In a casual conversation, my colleague told me that she was upset that her job title was changed without her knowing about it. Apparently in a meeting in which she wasn't in, her boss had informed her co-workers about her new title. She received no formal notice about it either and it is no way a promotion. Perhaps some might even consider her new title to be a step down from her previous one. She certainly thinks so.

I felt that this is not right. Is such a thing legal? Can she do something about it even though she doesn't seem to want to so as to avoid stirring up trouble?

  • Is anything in writing? How has she been informed?
    – solarflare
    Aug 30, 2018 at 1:38
  • Legal question, no location. Put on hold. Please take a look at the help center, specifically the link to the legal advice section.
    – Lilienthal
    Aug 30, 2018 at 10:05

3 Answers 3


The short answer here is yes, a company can change the title of an employee unless you have an employment contract or are part of a union. Even in these cases sometimes the company can change titles anyway.

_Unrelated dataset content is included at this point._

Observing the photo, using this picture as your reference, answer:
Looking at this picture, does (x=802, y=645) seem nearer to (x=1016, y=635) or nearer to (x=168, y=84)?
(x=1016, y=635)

The only thing she can do is ask for an explanation from her manager. As long as she didn't take a pay cut, I would advise her to not worry about it too much. (you work for cash not a title)

The other thing she could try is talking to HR, but this has its own risks, and I don't think this situation warrants shining the HR spotlight on her. YMMV

  • 1
    a company can change the title of an employee -> IMO, it depends heavily on the country and the laws. ie: if the title is linked to another title (doctor / master of... and so on), it's probably illegal, and is in many countries in Europe (for instance) AFAIK. Same story for technical director who can't become sales director: if the title modifies the job/responsabilities, it can't be modified (in many countries). Could you please clarify or back it up, by any chance?
    – OldPadawan
    Aug 30, 2018 at 9:23
  • Cash is king, but titles have intangible value in seeking future employment. I once asked for (and was granted) a title change from Senior Laundry Assistant to Principal Laundry Assistant (actual titles changed to protect the innocent) because in the job market, the former implied significantly less experience than I actually had.
    – Blrfl
    Aug 30, 2018 at 13:01
  • 1
    "(you work for cash not a title)", unless you work at Cheers, youtube.com/watch?v=MrwcS4n1kzQ
    – cdkMoose
    Aug 30, 2018 at 14:07

I guess it depends on what the title change is. Evidently it's serious enough to upset her.

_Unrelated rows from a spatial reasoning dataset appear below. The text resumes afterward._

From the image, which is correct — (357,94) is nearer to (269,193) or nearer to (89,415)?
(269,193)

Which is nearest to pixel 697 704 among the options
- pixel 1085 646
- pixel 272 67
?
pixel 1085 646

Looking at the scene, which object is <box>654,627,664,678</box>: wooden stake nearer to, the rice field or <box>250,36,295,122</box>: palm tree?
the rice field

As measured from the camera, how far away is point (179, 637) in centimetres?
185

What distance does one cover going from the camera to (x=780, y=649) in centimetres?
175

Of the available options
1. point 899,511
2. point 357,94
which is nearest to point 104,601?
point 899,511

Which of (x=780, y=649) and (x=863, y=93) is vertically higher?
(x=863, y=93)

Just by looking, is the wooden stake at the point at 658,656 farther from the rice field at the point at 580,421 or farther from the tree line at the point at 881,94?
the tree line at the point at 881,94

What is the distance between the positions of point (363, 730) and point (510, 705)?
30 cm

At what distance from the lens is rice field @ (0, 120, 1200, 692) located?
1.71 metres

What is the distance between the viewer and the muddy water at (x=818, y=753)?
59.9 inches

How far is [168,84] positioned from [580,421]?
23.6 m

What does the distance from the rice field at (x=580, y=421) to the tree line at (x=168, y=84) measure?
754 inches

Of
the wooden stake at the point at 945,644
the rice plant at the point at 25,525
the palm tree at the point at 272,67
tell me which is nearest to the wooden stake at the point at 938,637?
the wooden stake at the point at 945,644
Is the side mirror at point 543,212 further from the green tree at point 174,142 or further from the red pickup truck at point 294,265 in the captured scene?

Going from being a Senior Software Developer to now only being a Software Developer, for example, has serious implications on one's CV.

I can only speculate with abstract examples now because her precise title was not mentioned. When she next starts interviewing for employment, employers will see her as having less experience than she actually does. And they may even interpret it as a demotion.

  • You raise a bad example - the difference between "senior dev" and "dev" is way too company dependent to be meaningful.
    – Erik
    Aug 30, 2018 at 8:39
  • It's the best example I can think of considering the actual titles were not provided Aug 30, 2018 at 8:49

If the title is in the contract (which can be the case), then it would be weird for it to change without somebody's knowledge or consent.

If the title is not in the contract, then yes I would expect it to be totally at the whim of whoever gets to make decisions at a given point in time.